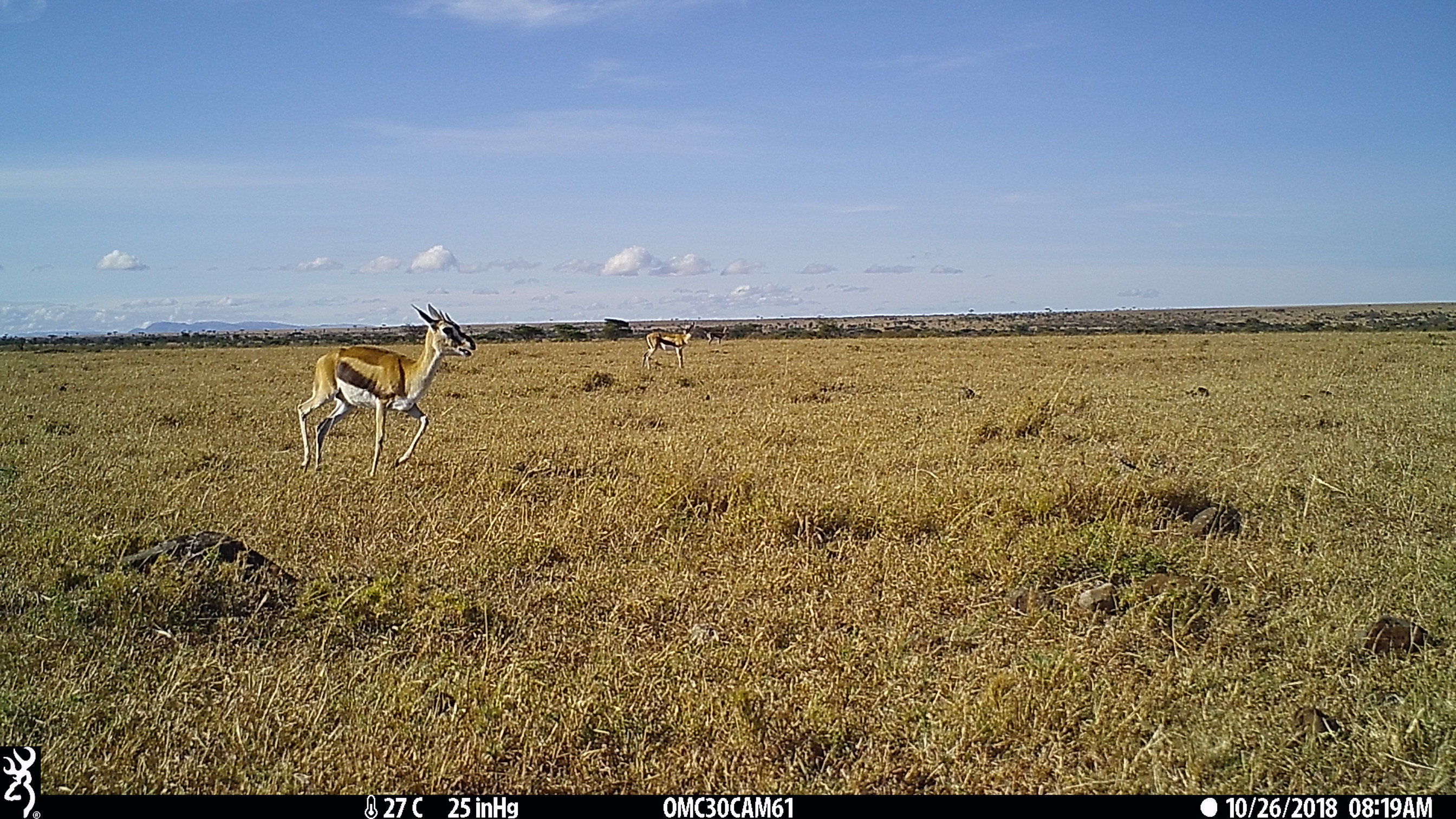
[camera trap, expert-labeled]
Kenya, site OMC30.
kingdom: Animalia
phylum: Chordata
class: Mammalia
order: Artiodactyla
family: Bovidae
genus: Eudorcas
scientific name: Eudorcas thomsonii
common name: thomon's gazelle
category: gazelle thomsons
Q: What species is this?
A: Gazelle thomsons (thomon's gazelle) (Eudorcas thomsonii).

- - -

An exact copy of the entries, without any pictures, is what the answer should be.

Exercise output.
[camera trap, expert-labeled]
Kenya, site OMC30.
kingdom: Animalia
phylum: Chordata
class: Mammalia
order: Artiodactyla
family: Bovidae
genus: Eudorcas
scientific name: Eudorcas thomsonii
common name: thomon's gazelle
category: gazelle thomsons
Q: What species is this?
A: Gazelle thomsons (thomon's gazelle) (Eudorcas thomsonii).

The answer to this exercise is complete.